** Opening Dataset entries block **
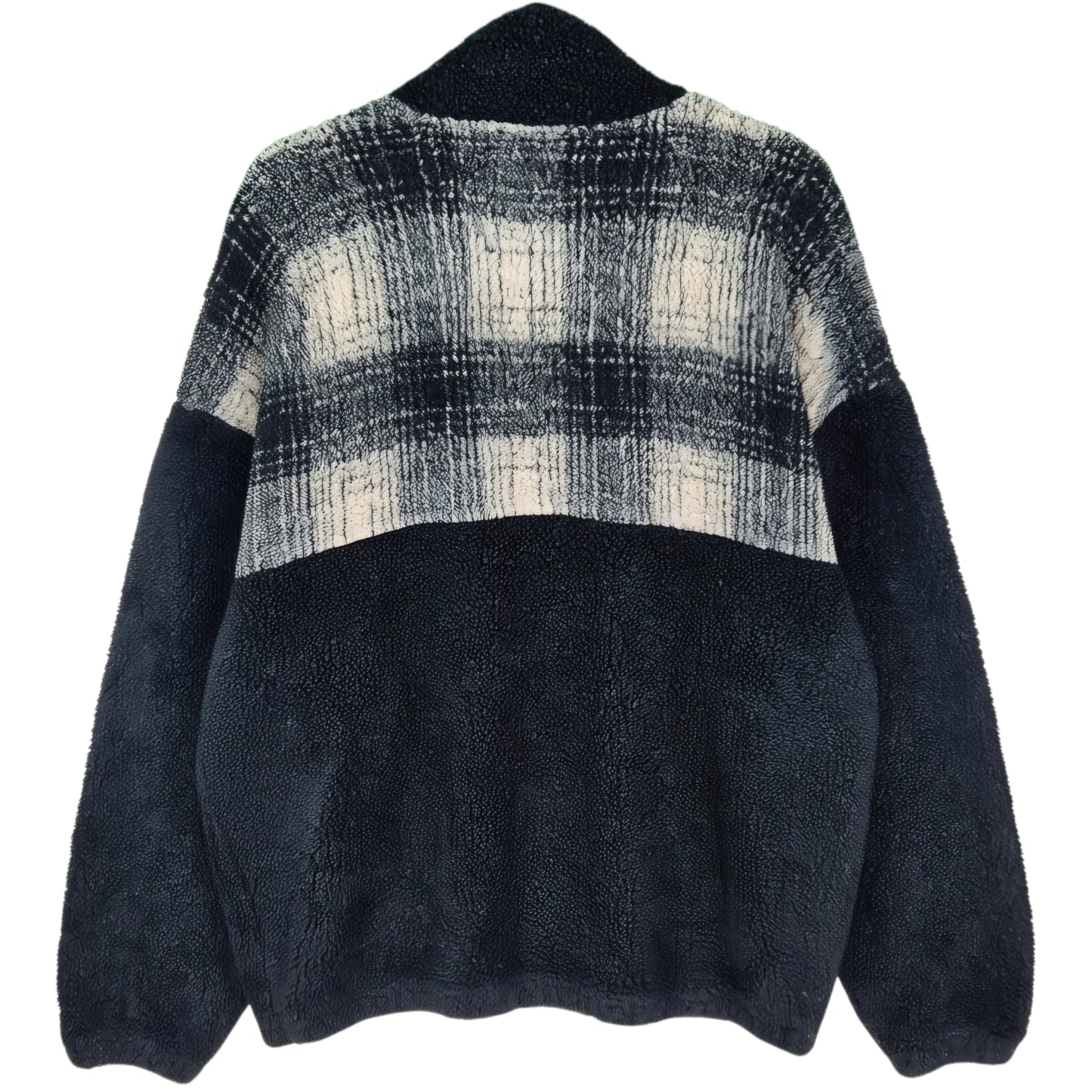 Vintage Gerry 80's Black & Grey USA Made Quarter Zip Fleece Jumper Size L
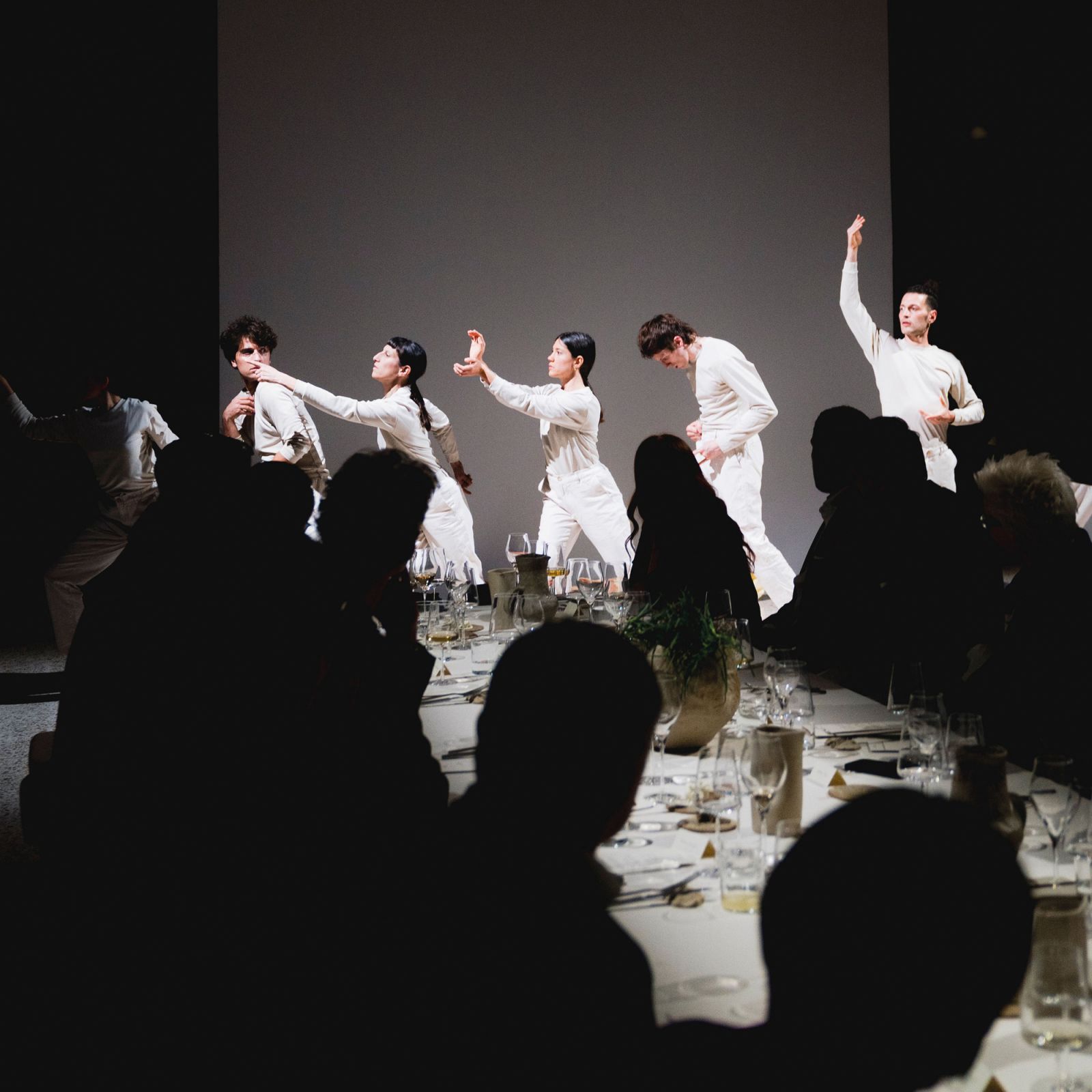 A performance at the V-Zug gala dinner at the Biblioteca Nazionale Braidense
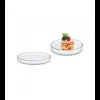 Assiettes Duo Tapas Verre Ø80xh11mm / Ø75xh14mm 36 Duos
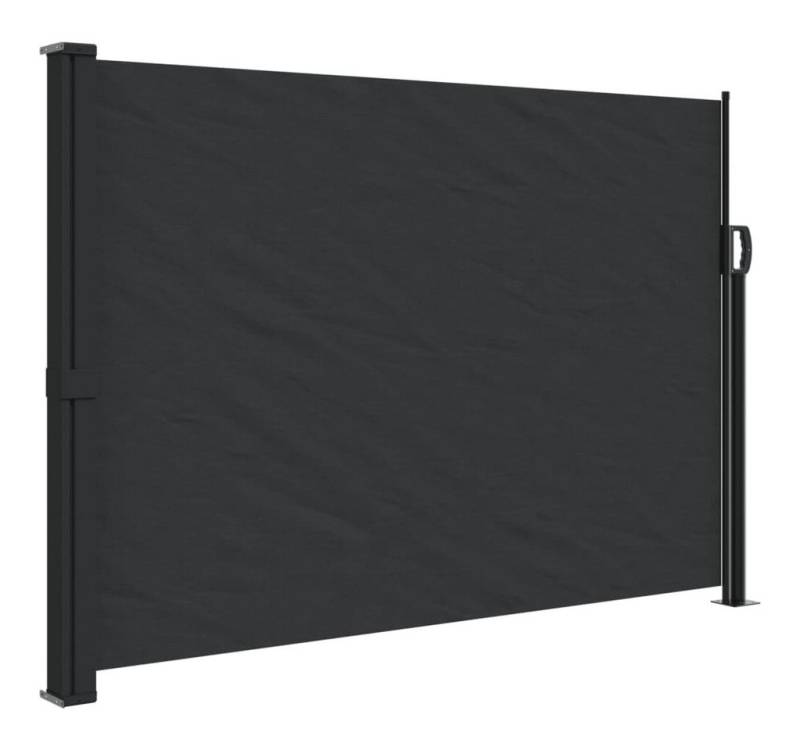furnicato Markise Seitenmarkise Ausziehbar Schwarz 140x300 cm (1-St) von furnicato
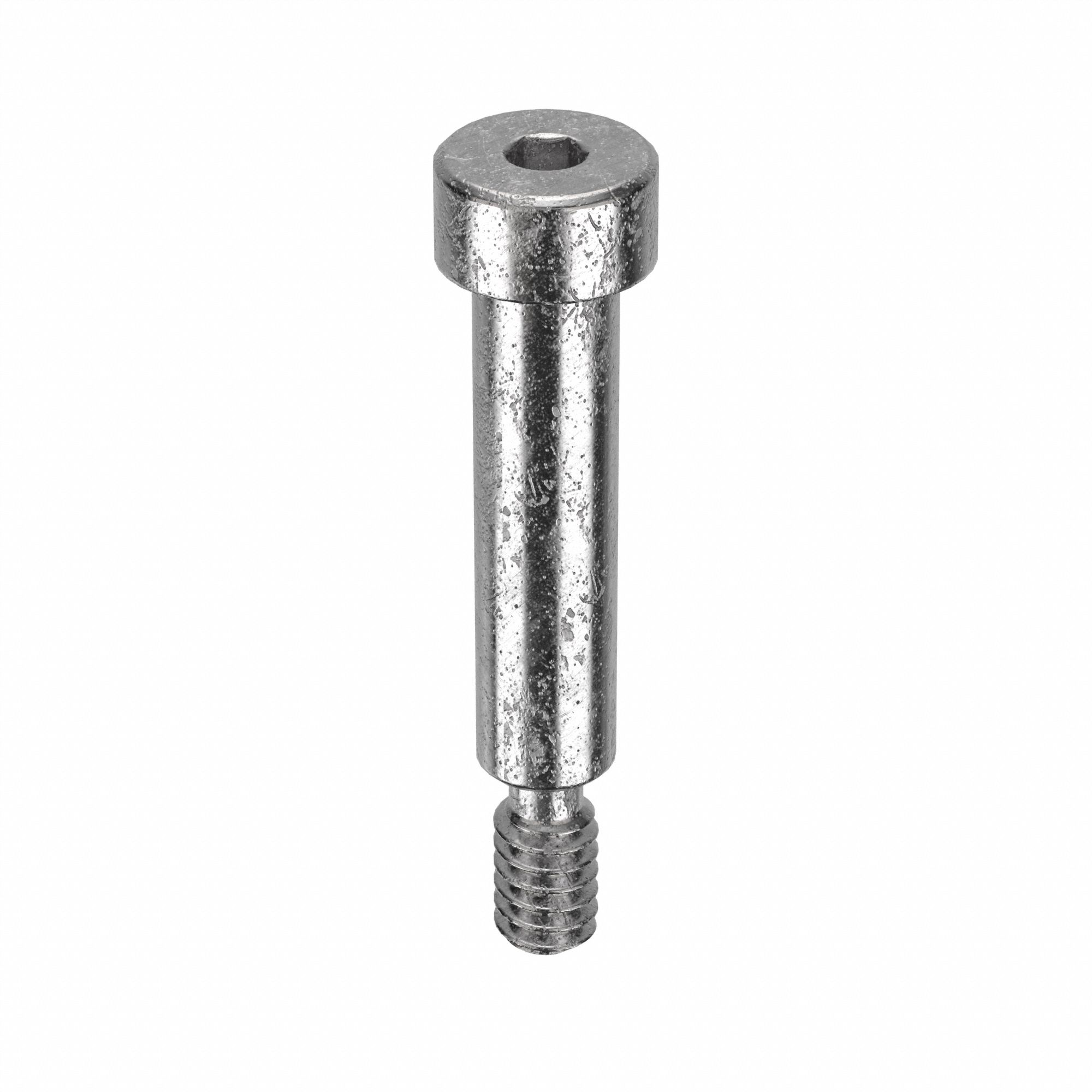 Shoulder Screw: Precision, 10-24 Thr Size, 3/8 in Thr Lg, 1 in Shoulder Lg, Std, Plain, 5 PK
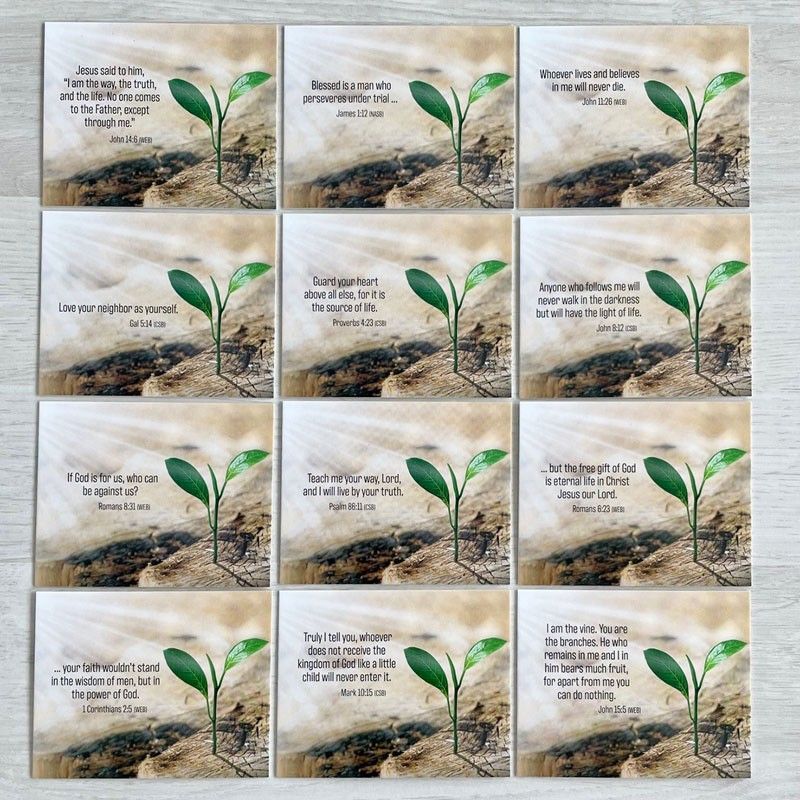 Manna-cards with Bible verses - Kortask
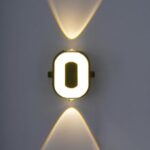 LED Alphabet Wall Lamp Letter Sign Wall Light Black Outside Indoor Decorative Light Letter O
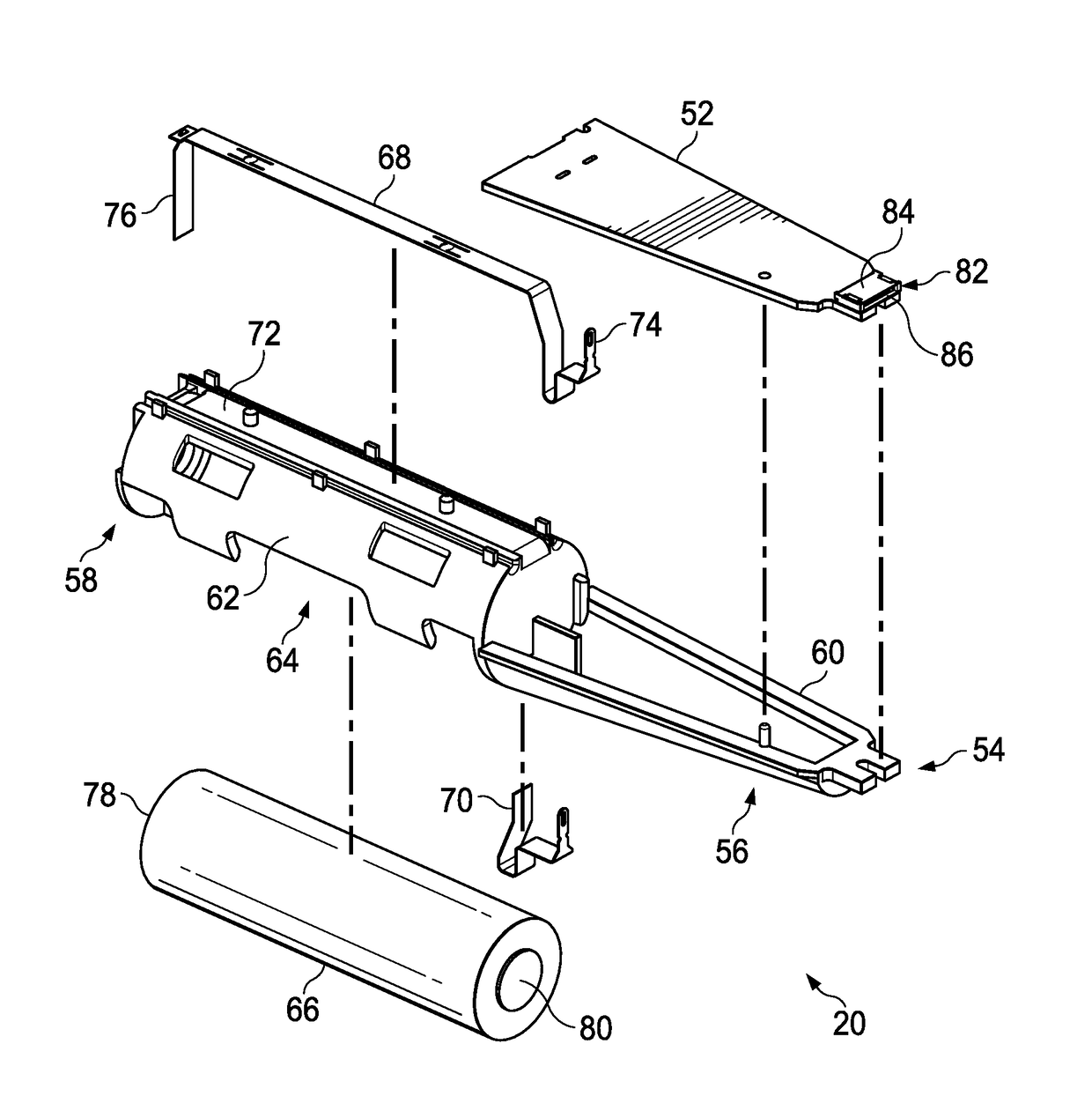 Electronic subassembly for a personal care product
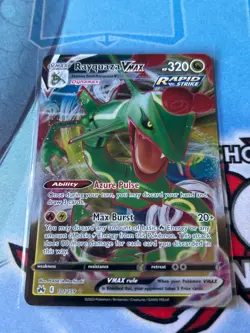 Pokemon Rayquaza VMAX 101/159 Crown Zenith Holo NM - Image 1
** Closing Dataset entries block **
The task
Set down the entries word for word, omitting all pictures.

Exercise result
 Vintage Gerry 80's Black & Grey USA Made Quarter Zip Fleece Jumper Size L
 A performance at the V-Zug gala dinner at the Biblioteca Nazionale Braidense
 Assiettes Duo Tapas Verre Ø80xh11mm / Ø75xh14mm 36 Duos
furnicato Markise Seitenmarkise Ausziehbar Schwarz 140x300 cm (1-St) von furnicato
 Shoulder Screw: Precision, 10-24 Thr Size, 3/8 in Thr Lg, 1 in Shoulder Lg, Std, Plain, 5 PK
 Manna-cards with Bible verses - Kortask
 LED Alphabet Wall Lamp Letter Sign Wall Light Black Outside Indoor Decorative Light Letter O
 Electronic subassembly for a personal care product
 Pokemon Rayquaza VMAX 101/159 Crown Zenith Holo NM - Image 1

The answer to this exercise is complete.